Het voetbal werd door de twee broers weliswaar beter, maar het was vooral trainer Koetsier die de juiste puntjes op de I zette, samen met het feit dat meer en meer spelers hun weg wisten te vinden naar de velden op de Schelp. Ad: ‘Rick Kok, Jan Wachteveld, Henk Georg, Charlie Grimme en Henk Aernaudts om maar een paar voorbeelden te noemen, zorgden echt voor een boost. Maar eigenlijk ging het vooral lopen toen Harry Bies erbij kwam. Konden we lekker ver naar voren voetballen.’ ‘Ja, en kon ik mooi af en toe een gaatje laten vallen, want Henk en Harry liepen toch wel alles dicht,’ lacht Rob. Sowieso was de mentaliteit van Rob regelmatig een puntje van aandacht. ‘Ik ging soms gewoon 2 weken niet trainen omdat ik geen zin had. Ad stond dan regelmatig bij mij voor de deur om mij op te halen en ook de trainer vroeg me of ik dan niet gewoon af en toe wilde komen, zodat hij geen scheve gezichten in de selectie zou krijgen als hij mij gewoon opstelde.’ Waar Rob de flegmatieke voetballer was, was Ad het tegenovergestelde. ‘Ik was zo fanatiek dat als ik op de training een partijtje verloor, ik daar echt chagrijnig van was en op zondag had ik echt moeite om mijn bed uit te komen. Dan moest ik gewoon liggend mijn kleren aan doen omdat ik echt alles had gegeven.’ Ondanks de verhuizing vanuit Amsterdam naar Biddinghuizen, bleven de heren echte straatvoetballers. ‘Hakjes, steekballetjes, lekker dollen dat deden we allebei. Maar ja, in de speeltuin op het pleintje leer je niet anders hè’. Toen in een thuiswedstrijd tegen concurrent Olde Veste de tegenstander dan ook een mannetje speciaal op Ad zette, wist hij hier met zijn straatslimheid wel raad mee. ‘Die jongen schopte me aan alle kanten en week geen meter van me. Uiteindelijk liep hij een keer achteruit waarin ik snel op mijn hurken ging zitten en hij zo over mij heen kukelde. Hij was zo opgefokt dat hij niet meer aan voetballen toe kwam en ik er uiteindelijk voor kon zorgen dat Rob de winnende goal kon maken.’

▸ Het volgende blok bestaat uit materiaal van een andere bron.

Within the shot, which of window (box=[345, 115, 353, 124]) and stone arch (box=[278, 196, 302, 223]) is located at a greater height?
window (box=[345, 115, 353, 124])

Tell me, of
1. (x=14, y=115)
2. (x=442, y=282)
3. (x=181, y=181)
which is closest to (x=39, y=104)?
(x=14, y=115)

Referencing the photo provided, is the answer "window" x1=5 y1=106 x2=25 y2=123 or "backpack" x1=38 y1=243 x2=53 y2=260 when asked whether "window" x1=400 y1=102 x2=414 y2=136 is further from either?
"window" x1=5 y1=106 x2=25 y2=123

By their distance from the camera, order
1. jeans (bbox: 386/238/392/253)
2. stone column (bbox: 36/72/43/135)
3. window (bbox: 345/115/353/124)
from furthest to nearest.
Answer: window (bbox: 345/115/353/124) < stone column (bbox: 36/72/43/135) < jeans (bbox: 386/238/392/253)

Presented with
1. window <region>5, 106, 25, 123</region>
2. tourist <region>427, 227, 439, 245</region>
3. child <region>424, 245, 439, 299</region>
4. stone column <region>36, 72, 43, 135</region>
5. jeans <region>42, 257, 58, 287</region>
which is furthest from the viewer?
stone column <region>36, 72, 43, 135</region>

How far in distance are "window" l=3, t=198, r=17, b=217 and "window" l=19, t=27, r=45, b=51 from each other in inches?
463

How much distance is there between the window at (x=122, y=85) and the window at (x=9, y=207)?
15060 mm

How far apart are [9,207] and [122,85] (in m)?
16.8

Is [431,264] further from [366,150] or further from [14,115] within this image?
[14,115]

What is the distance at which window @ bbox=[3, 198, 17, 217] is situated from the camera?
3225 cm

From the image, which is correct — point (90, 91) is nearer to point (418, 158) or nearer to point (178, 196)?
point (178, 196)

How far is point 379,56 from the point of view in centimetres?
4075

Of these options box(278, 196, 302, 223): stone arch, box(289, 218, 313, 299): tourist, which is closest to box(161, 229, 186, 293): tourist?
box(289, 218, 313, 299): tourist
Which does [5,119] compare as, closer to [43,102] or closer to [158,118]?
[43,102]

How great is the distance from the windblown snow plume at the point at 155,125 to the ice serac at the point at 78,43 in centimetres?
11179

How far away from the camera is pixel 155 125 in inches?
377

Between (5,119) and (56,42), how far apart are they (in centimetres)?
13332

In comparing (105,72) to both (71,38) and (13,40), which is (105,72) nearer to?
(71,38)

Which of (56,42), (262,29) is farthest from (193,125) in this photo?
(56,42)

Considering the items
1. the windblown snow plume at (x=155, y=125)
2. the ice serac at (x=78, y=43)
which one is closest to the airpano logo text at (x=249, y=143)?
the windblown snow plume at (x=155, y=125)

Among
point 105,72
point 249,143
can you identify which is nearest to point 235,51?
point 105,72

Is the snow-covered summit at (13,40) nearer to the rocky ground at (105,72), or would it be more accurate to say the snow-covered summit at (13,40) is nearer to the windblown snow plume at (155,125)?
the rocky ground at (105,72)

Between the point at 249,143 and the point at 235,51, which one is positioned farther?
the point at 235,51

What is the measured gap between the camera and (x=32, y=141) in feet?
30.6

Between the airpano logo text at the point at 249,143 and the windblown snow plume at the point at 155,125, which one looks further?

Dat BAS steeds succesvoller werd bleek wel uit het feit dat mensen uit Dronten en Swifterbant zelfs de moeite namen om te komen kijken met soms wel meer dan 500 mensen langs de lijn als resultaat. Ook al speelde BAS toen het hoogste van de gemeente, er had volgens beide broers meer ingezeten. ‘Ik weet nog goed dat ik bij de laatste promotie met burgemeester Eppo (Veldhuizen –red) een gesprek had waarin ik zei dat we nu eigenlijk een team zouden moeten hebben met de beste voetballers van BAS, Swift en ASVD zelfs eventueel compleet met een paar jeugdelftallen, maar ja dat zag niemand zitten bij BAS.’ Waarna Rob aanvult: ‘Kijk wij waren succesvol met de voetbal, maar toen was BAS nog een omni vereniging en het zorgde toch voor wat scheve gezichten bij de andere verenigingen. Maar ja, BAS was toch een soort van speeltuinvereniging. De echte ambitie was er niet. Ik heb zelfs toen voorgesteld om 3x in de week te gaan trainen om hoger op te komen. Ik hè! Oké, zelf was ik dan misschien 2x in de week gegaan, maar toch,’ voegt hij er lachend aan toe.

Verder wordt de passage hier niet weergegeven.